= TASK ITEM =
Only one span is wanted from the lines below: from the one with "Ezio推出專業圖形顯示器CG2772" up to and including the one with "日本国民が払う電気料金のうち". Copy it exactly, without images.

= DATA FOR THIS TASK =
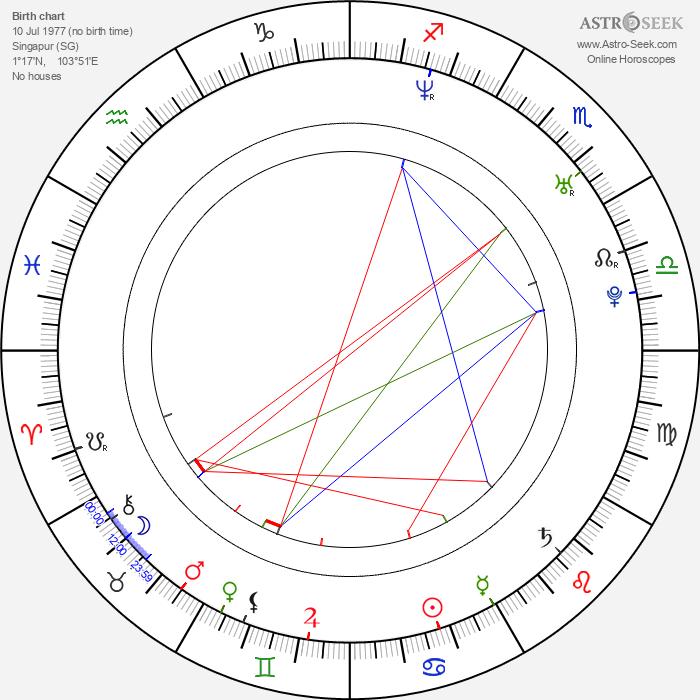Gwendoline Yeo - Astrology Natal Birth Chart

--

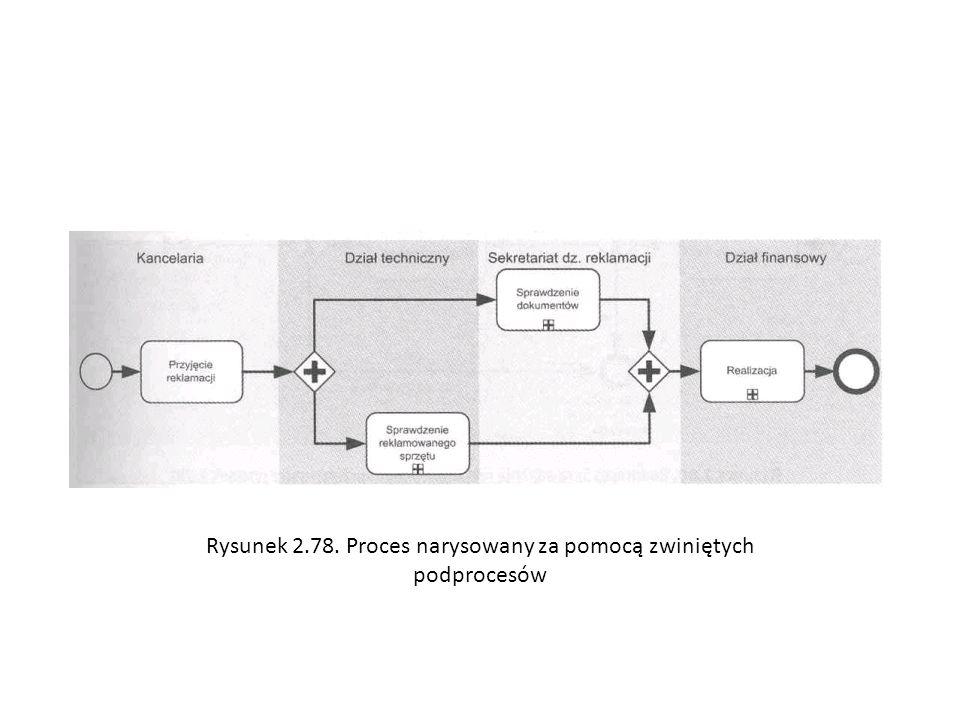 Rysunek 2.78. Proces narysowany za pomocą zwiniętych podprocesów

==

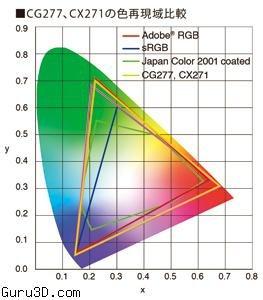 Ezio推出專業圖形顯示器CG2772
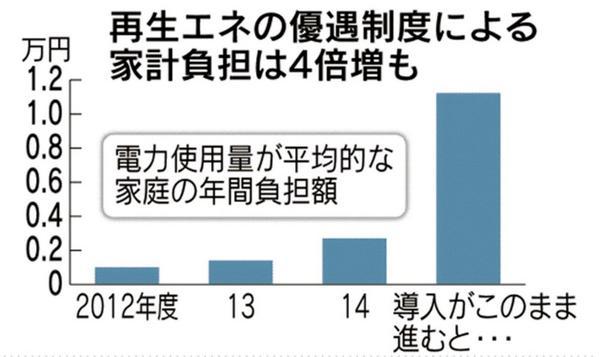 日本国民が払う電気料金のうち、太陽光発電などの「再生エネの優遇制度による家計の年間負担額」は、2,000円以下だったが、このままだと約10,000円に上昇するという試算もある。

= REPLY TO THE EXERCISE =
 Ezio推出專業圖形顯示器CG2772
 日本国民が払う電気料金のうち、太陽光発電などの「再生エネの優遇制度による家計の年間負担額」は、2,000円以下だったが、このままだと約10,000円に上昇するという試算もある。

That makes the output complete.